First built in 1925 for the Hudson Motor Company, the factory built car bodies which were sent off to a nearby plant for assembly. General Motors took over the factory in 1956, using it to produce body panels for Cadillac vehicles into the mid-1980s, before closing it down. The factory has been largely vacant since then, and entirely vacant since 2015, being only partially used by a few tenants in the intervening period. Interestingly, in its dying years, it appears that it may have been used as a warehouse for trading cards, as Google Maps photos of the location indicate thousands of hockey and baseball cards scattered around parts of the site. The presence of the cards has become somewhat of a local mystery over the years.

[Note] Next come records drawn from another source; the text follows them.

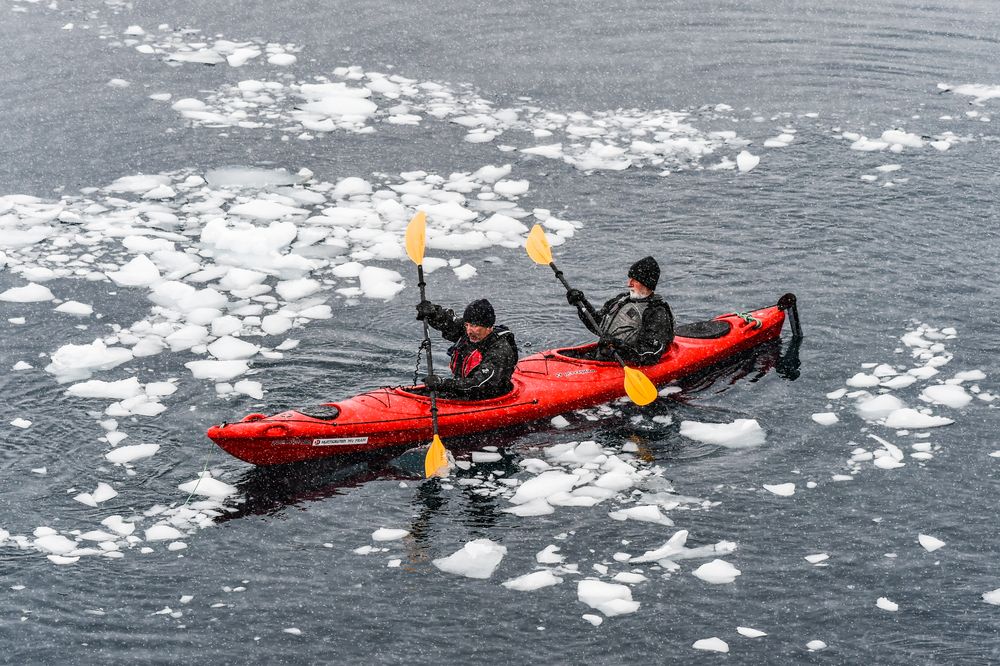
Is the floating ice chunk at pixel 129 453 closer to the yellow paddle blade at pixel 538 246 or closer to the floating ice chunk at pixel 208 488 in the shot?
the floating ice chunk at pixel 208 488

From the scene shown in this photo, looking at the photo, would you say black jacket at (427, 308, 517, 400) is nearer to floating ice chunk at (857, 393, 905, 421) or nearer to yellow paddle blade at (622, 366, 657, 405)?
yellow paddle blade at (622, 366, 657, 405)

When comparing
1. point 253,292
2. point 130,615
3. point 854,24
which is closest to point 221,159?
point 253,292

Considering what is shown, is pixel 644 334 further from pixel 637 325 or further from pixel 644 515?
pixel 644 515

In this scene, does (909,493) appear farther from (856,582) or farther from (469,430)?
(469,430)

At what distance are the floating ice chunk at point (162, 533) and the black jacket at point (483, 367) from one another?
5.83 ft

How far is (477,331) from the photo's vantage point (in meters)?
7.44

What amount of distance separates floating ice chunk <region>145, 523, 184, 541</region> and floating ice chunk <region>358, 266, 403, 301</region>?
3.12 metres

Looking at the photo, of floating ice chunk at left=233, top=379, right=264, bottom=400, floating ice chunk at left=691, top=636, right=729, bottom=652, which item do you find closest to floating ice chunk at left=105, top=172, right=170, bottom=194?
floating ice chunk at left=233, top=379, right=264, bottom=400

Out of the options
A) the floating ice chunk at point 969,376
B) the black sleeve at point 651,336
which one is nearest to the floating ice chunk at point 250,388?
the black sleeve at point 651,336

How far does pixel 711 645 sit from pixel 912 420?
8.70 feet


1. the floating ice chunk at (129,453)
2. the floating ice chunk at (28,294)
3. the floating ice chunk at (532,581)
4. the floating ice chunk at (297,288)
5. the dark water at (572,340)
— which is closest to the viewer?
the dark water at (572,340)

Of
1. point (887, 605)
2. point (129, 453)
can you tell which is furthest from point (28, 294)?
point (887, 605)

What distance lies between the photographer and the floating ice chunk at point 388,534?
259 inches

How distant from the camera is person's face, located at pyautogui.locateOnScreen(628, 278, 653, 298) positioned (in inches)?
316
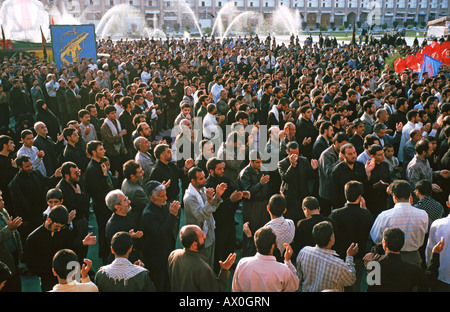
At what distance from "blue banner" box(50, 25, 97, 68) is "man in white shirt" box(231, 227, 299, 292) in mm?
14182

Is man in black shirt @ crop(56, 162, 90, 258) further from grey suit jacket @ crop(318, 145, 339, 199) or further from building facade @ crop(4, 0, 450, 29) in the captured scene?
building facade @ crop(4, 0, 450, 29)

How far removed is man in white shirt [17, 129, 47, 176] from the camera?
6.26 meters

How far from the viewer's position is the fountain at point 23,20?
3506 cm

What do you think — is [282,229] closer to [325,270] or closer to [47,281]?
[325,270]

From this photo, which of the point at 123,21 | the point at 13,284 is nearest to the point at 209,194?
the point at 13,284

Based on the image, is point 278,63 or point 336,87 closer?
point 336,87

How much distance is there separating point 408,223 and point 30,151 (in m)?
5.06

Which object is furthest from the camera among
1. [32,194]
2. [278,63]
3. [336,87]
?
[278,63]

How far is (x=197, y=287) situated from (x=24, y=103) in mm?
10576

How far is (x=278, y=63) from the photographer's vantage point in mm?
17812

YouTube/American Decay - The Modern Frontiersman

The city is focusing on keeping the spoils of the project within the city, hiring local contractors and working to ensure the majority of jobs hire local workers. The stamping plant demolition is already underway, being undertaken by Inner City Contracting, LLC, notably a 51% minority-owned and Detroit-based company. Missouri-based company NorthPoint Development are developing the site, and have committed to priority hiring of candidates from the local Detroit to Work program. The program, which aims to find employment for city residents, has been successful previously in providing 3000 workers to Stellantis, formerly Fiat Chrysler Automobiles, in recent years.

YouTube/American Decay - The Modern Frontiersman

Speaking on the project, Inner City Contracting President Curtis Johnson said “We are returning Detroit to a place of family, community and opportunity. Most importantly, we’re involving Detroiters in the process.” The city has struggled with high levels of unemployment in recent decades, with automotive plant closures playing a major role as manufacturing has shifted overseas. Mayor of Detroit, Mike Duggan, highlighted the city's focus on ensuring the project benefits locals, stating “Through every step of this process, we are making sure that Detroiters and Detroit-based companies are prioritized and have the chance to participate in and benefit from the work being done on this exciting new project.”  

The factory has long been popular among the urban exploration set. Being abandoned, reasonably easy to access, and a huge site to explore, there are a cavalcade of YouTube videos on the former factory. With the site now being demolished, you can vicariously see what once was in the video embedded below.  

Demolition is expected to finish in July this year, with construction of the new facility scheduled to complete by June 2022. It's hoped that the new site will attract an automotive supplier due to the site's location and facilities. The site may yet live on as a new chapter in the city's storied automotive history. With both Ford's restoration of Michigan Central Station and General Motors investing big in their own sites, Detroit may just have found its second wind.